The National Hospital of Raqqa, the most important hospital in the city, is still awaiting rehabilitation. Its rooms and corridors are filled with damaged radiology devices, beds and chairs, as well as medicines and prosthetics thrown everywhere, according to the report.
Anonymous clerics call for MBS removal
A group of anonymous senior Muslim scholars from Saudi Arabia have called for the removal of Crown Prince Mohammed bin Salman, in the wake of the disappearance of journalist Jamal Khashoggi and his suspected death inside the Saudi consulate in Istanbul, according to news website Arabi21.
The council held bin Salman, also known as MBS, responsible for Khashoggi’s killing, describing this as "injustice and stupidity".
The council went on to blame MBS for the “serious predicament” in which the Gulf kingdom finds itself more generally, blaming it on "injustice and wrong policies, which Mohammed bin Salman should assume responsibility for".
The statement called for MBS to be replaced, as well as for the immediate release of a number of unnamed detainees.
Syrian products back on Jordanian markets
Only two days after Syria reopened its Nassib goods border crossing with Jordan for the first time in three years, Syrian products and commodities have returned to Jordanian markets, while demand for the Syrian pound has also increased in Jordan, according to a report published by Jordanian newspaper Al-Ghad.
One truck driver confirmed that he was able to load and transfer around a ton of Syrian fruit in his car from the Syrian territory, according to the newspaper.
The head of the Chamber of Commerce in al-Ramtha, the closest Jordanian city to Syria, Abdessalam al-Thiabat said that the quantities of vegetables and fruits transferred to Jordan were limited, as was movement for travelers from Jordan to Syria and vice versa.

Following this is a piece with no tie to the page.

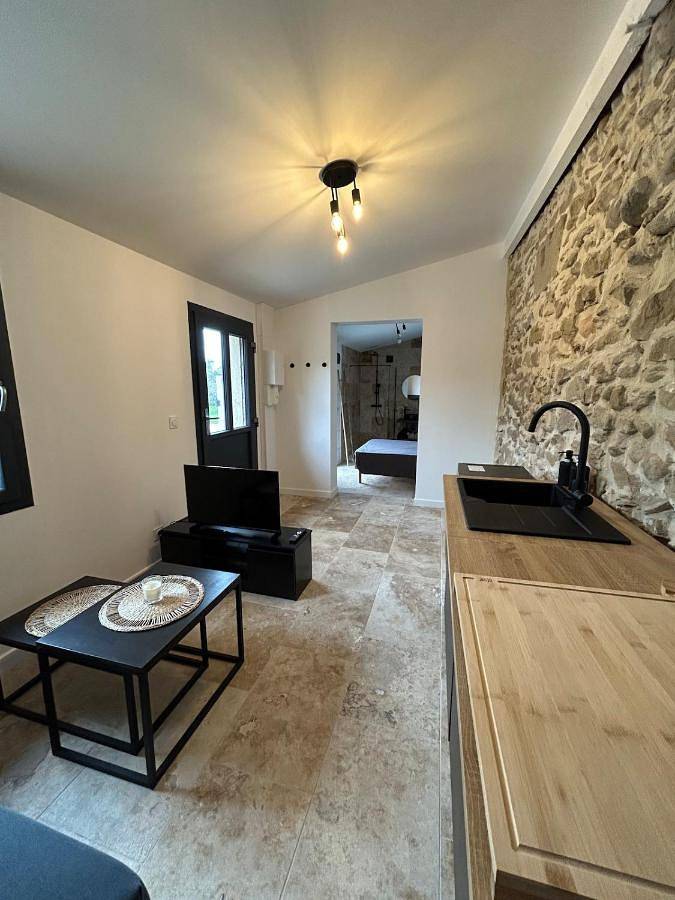 One-Bedroom House in Mours-Saint-Eusèbe, Région de Valence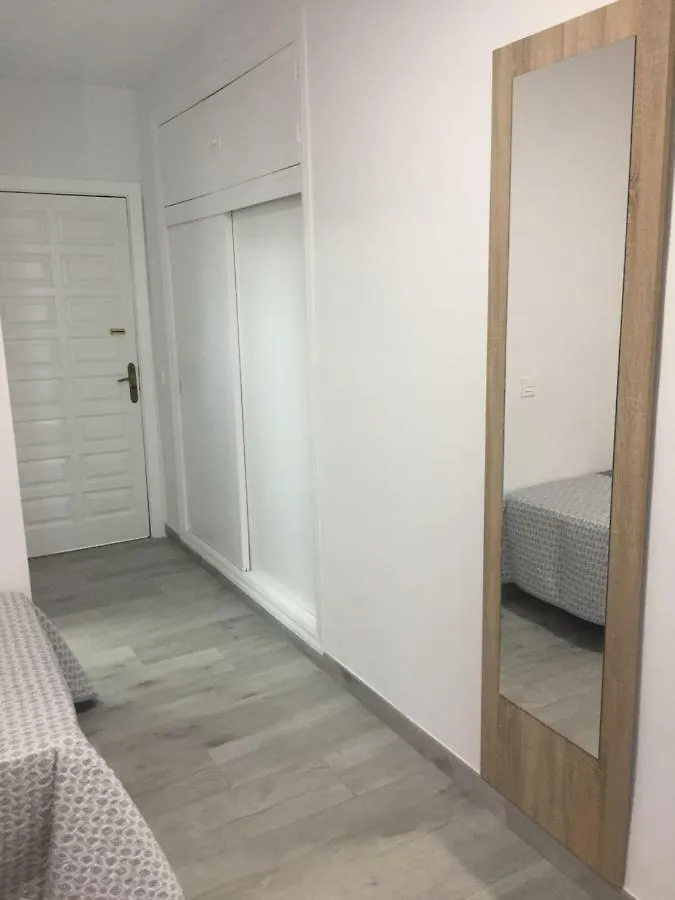 Carihuela Palace Beach Apartment Torremolinos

A movement of transit trucks with large commercial quantities of products is expected to occur in the next few days to sell huge amounts of Syrian products in the Jordanian markets, according to al-Ghad.
Meanwhile, exchange bureaus in the city of Ramtha have seen a large turnout by travelers heading to Syria seeking to obtain Syrian pounds, according to al-Thiabat, who pointed out that more than 150m Syrian pounds ($290,000) have been exchanged in Ramtha in the span of three days.
* Arabic press review is a digest of reports that are not independently verified as accurate by Middle East Eye.